# DOCUMENT SEGMENT:
-- begin --

# geez. another air ride issue--help?



## nothing-leaves-stock (Mar 1, 2005)

02 allroad
pumps up slower in the last month. sometimes takes so long to pump up the light stayes on and the i turn it off and restart the car to finish pumping it up. so i'm guessing the pump is almost dead.
the front right drops down overnight....
tried a soapy water temp for leaks-nothing....
any other ways to test them out better without guessing and throwing parts at it??!
best place for a new pump?


----------



## eurocars (Mar 10, 2004)

*Re: geez. another air ride issue--help? (nothing-leaves-stock)*


_Quote, originally posted by *nothing-leaves-stock* »_
best place for a new pump?

Here > http://www.arnottindustries.co....html <
the air spring - could be just the o-ring but probably the bladdder. Arnott has those too. They (Arnott) have really stepped up on this.


----------



## vwtoys (Mar 31, 1999)

*Re: geez. another air ride issue--help? (eurocars)*

Changed out the air spring on one side last weekend. This is my bro's car. The bag would only leak at the lowest level. Turns out the bag is disintegrating right as it rolls over (thus spreading the crack open) into that section, the air gaps would seal itself if it's at a different ride height.
Arnott's stuff is pretty good!


----------



## AndyTR32 (Jun 4, 2003)

-- end --

# RECORDS:
-- begin --

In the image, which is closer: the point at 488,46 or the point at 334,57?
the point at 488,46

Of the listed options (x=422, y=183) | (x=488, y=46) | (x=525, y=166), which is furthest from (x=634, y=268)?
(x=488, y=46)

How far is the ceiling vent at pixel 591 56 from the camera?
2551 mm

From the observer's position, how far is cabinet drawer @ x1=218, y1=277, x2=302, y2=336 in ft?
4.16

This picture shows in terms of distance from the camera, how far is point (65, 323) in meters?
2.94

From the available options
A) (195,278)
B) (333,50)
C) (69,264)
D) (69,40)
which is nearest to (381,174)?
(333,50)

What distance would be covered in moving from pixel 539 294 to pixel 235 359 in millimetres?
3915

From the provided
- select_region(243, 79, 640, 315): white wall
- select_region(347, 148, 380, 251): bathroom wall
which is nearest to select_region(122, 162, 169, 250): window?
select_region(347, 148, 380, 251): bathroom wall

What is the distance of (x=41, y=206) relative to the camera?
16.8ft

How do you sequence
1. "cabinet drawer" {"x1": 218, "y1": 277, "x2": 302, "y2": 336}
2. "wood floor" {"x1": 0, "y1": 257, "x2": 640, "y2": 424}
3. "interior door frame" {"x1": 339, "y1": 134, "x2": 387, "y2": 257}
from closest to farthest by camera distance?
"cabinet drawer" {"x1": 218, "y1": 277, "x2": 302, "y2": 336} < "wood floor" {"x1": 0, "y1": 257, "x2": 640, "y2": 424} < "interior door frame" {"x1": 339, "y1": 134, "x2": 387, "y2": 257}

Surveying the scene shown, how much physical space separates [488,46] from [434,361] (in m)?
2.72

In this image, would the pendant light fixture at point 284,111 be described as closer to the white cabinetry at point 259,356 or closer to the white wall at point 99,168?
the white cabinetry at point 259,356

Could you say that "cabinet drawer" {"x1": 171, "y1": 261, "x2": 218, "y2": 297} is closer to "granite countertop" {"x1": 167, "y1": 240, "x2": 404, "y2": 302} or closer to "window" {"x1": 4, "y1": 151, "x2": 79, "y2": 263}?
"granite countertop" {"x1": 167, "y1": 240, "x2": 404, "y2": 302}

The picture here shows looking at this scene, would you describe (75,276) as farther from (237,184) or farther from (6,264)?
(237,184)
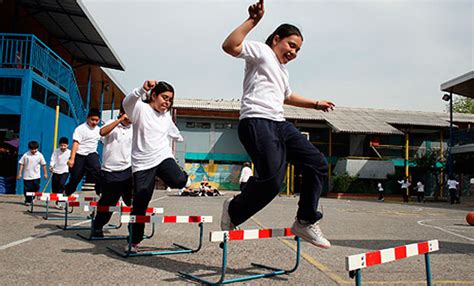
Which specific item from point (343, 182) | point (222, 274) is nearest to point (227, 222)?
A: point (222, 274)

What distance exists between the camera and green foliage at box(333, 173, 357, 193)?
106ft

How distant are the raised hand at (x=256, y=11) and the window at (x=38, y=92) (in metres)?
14.1

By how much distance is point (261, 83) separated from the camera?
361 cm

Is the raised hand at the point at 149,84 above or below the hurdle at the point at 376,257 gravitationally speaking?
above

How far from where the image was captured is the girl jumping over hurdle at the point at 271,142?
11.4 feet

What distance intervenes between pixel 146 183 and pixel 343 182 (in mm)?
29229

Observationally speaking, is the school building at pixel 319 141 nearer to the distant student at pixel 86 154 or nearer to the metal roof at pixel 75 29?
the metal roof at pixel 75 29

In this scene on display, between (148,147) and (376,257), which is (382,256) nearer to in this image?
(376,257)

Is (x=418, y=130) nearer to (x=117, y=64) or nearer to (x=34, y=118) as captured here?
(x=117, y=64)

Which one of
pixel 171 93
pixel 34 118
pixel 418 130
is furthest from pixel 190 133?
pixel 171 93

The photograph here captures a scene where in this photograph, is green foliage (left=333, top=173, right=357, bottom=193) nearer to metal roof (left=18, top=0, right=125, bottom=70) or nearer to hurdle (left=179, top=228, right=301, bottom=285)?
metal roof (left=18, top=0, right=125, bottom=70)

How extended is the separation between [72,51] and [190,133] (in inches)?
623

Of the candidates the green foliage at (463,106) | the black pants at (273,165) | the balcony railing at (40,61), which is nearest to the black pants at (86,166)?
the black pants at (273,165)

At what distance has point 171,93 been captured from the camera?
191 inches
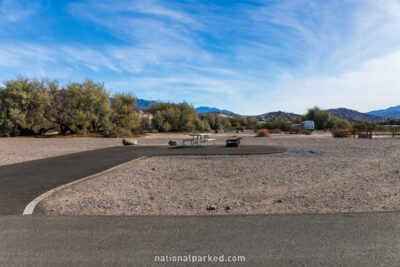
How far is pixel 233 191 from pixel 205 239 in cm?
308

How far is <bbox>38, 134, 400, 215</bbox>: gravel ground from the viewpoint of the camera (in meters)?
4.83

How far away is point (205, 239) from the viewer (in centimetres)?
328

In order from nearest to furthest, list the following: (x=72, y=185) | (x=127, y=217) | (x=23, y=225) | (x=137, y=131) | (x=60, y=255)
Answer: (x=60, y=255) < (x=23, y=225) < (x=127, y=217) < (x=72, y=185) < (x=137, y=131)

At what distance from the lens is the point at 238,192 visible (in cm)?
616

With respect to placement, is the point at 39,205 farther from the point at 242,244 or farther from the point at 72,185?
the point at 242,244

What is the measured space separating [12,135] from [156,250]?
37.6 meters

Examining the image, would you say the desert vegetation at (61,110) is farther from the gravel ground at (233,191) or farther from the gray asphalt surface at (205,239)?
the gray asphalt surface at (205,239)

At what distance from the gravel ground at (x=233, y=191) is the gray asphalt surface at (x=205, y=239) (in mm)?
621

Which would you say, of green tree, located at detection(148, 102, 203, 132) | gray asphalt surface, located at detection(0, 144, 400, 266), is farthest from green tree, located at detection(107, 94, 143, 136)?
gray asphalt surface, located at detection(0, 144, 400, 266)

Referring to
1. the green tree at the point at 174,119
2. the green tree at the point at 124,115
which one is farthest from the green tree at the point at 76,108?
the green tree at the point at 174,119

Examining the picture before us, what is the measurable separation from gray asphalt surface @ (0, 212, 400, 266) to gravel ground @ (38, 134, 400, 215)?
24.4 inches

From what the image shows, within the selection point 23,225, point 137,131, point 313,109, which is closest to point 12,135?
point 137,131

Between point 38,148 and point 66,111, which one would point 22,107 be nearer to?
point 66,111

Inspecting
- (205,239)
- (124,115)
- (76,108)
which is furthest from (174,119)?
(205,239)
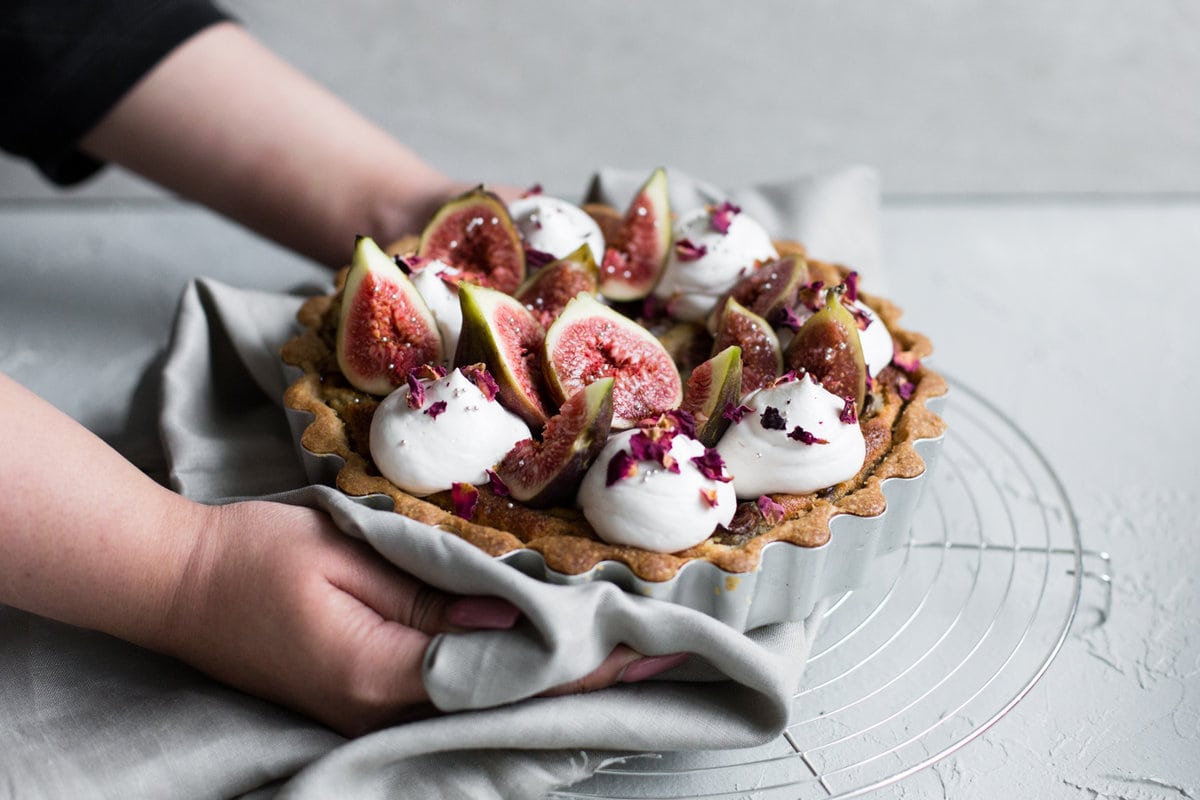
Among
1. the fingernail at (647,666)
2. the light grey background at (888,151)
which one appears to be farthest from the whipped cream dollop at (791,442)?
the light grey background at (888,151)

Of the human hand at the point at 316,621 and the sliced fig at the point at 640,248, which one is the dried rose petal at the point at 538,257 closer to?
the sliced fig at the point at 640,248

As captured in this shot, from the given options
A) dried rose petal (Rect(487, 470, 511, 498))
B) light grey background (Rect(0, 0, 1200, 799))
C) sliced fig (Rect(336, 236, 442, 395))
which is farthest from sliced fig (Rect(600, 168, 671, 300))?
light grey background (Rect(0, 0, 1200, 799))

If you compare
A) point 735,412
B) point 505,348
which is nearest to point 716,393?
point 735,412

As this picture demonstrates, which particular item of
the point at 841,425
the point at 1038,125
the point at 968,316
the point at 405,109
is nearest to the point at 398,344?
the point at 841,425

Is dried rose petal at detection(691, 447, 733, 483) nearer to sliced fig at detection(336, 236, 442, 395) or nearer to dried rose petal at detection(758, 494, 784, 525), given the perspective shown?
dried rose petal at detection(758, 494, 784, 525)

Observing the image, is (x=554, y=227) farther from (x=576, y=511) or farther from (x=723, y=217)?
(x=576, y=511)

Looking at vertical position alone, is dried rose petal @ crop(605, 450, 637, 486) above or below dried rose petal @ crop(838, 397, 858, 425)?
below
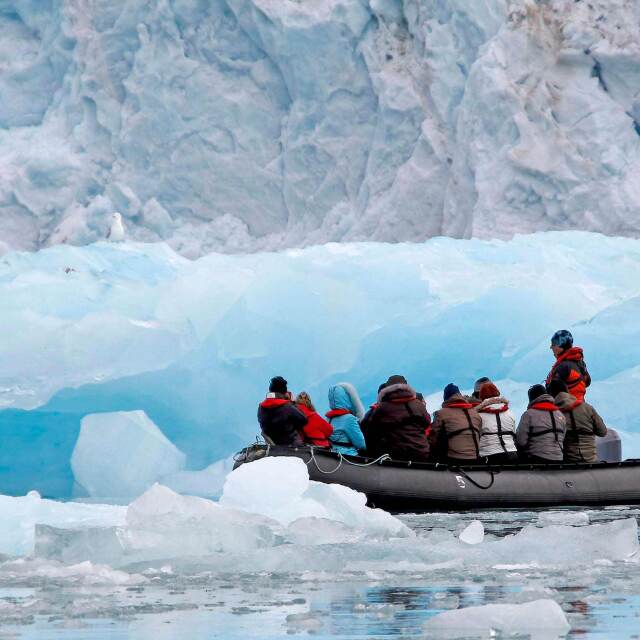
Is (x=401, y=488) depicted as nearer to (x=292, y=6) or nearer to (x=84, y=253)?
(x=84, y=253)

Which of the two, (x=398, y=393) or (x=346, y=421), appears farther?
(x=346, y=421)

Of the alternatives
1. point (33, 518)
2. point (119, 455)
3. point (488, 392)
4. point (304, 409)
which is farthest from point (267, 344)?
point (33, 518)

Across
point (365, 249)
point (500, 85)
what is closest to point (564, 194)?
point (500, 85)

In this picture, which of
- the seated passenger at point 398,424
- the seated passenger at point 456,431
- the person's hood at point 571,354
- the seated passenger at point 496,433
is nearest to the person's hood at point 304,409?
the seated passenger at point 398,424

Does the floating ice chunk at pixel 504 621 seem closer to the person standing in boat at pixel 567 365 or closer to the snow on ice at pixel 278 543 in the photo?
the snow on ice at pixel 278 543

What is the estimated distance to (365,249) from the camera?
12.9m

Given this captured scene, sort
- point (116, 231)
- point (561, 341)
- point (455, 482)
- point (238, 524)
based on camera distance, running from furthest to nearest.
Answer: point (116, 231) → point (561, 341) → point (455, 482) → point (238, 524)

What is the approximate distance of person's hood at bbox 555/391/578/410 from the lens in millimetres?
8234

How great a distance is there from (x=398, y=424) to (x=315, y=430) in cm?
56

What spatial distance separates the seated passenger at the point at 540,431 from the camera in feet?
26.4

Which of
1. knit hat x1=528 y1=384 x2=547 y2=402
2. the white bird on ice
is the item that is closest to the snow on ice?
knit hat x1=528 y1=384 x2=547 y2=402

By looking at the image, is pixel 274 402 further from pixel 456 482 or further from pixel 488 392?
pixel 488 392

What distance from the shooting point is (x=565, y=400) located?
27.1 feet

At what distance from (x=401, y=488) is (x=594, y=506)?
142 cm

-- end --

Copy word for word the portion of the allroad air ride thread that begins with the words containing "## nothing-leaves-stock (Mar" and ends with "parts at it??!".

## nothing-leaves-stock (Mar 1, 2005)

02 allroad
pumps up slower in the last month. sometimes takes so long to pump up the light stayes on and the i turn it off and restart the car to finish pumping it up. so i'm guessing the pump is almost dead.
the front right drops down overnight....
tried a soapy water temp for leaks-nothing....
any other ways to test them out better without guessing and throwing parts at it??!